In truth, Bowman simply went about his business a year ago, making one solid but not spectacular pass after another. The speed was impressive – almost every run Bowman made was more than 250 mph – but consistency has been the hallmark of every single one of his big wins in his career.

That includes the WSOPM and it’s also why Bowman isn’t feeling the heat of possibly having a target on his back heading into 2018.

“When you get into eliminations, ego gets in the way for a lot of guys and they’ll try a little more,” Bowman said. “You’ve just got to be there and be consistent, and I’ve always gone about it that way, just trying to make clean runs.

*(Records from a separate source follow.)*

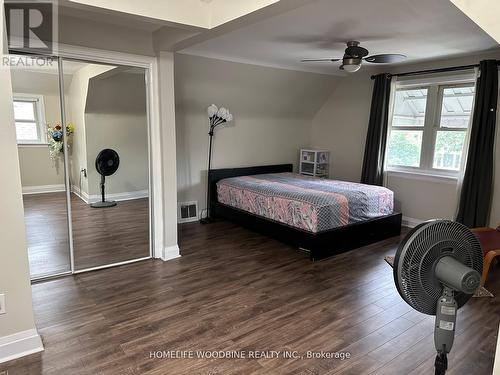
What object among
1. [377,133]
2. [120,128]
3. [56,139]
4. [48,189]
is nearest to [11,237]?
[48,189]

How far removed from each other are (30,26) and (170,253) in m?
2.42

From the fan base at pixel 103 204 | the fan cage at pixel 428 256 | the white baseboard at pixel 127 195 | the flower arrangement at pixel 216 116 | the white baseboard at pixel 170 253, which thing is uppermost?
the flower arrangement at pixel 216 116

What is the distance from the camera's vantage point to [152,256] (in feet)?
12.4

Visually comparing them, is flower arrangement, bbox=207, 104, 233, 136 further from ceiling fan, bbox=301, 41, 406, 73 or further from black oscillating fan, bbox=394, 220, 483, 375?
black oscillating fan, bbox=394, 220, 483, 375

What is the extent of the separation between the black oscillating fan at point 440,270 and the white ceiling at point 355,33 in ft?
5.79

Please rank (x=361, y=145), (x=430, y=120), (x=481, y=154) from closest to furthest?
1. (x=481, y=154)
2. (x=430, y=120)
3. (x=361, y=145)

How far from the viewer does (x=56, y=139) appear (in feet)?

I know everyone wants to beat me, but I don’t really feel a target on my back. I don’t think they’re threatened by me, but they know I can run fast. The blower cars have stepped up and everyone has stepped up. But you can’t let stuff like that bother you or it will affect your racing.”

Bowman expects a little more gamesmanship between the competitors in 2018, especially between the turbo and blower cars, but he’s ready for that, too.

He thinks runs in the 5.80s will be a distinct possibility as well, but that increased challenge would make a second straight WSOPM win taste even sweeter.

Bowman enjoyed every aspect of the inaugural race, calling it one of the most enjoyable experiences of his career, even before the victory. The level of difficulty will be even greater in 2018 with 32 elite Pro Mod drivers vying for $100,000, but even at those odds, Bowman will again take his chances.

“I know the likelihood is 1 in 32, but you don’t get that in Vegas, so I like those odds,” Bowman said. “We’ve got a pretty good tool as well, so we’ll see if we can do it again.”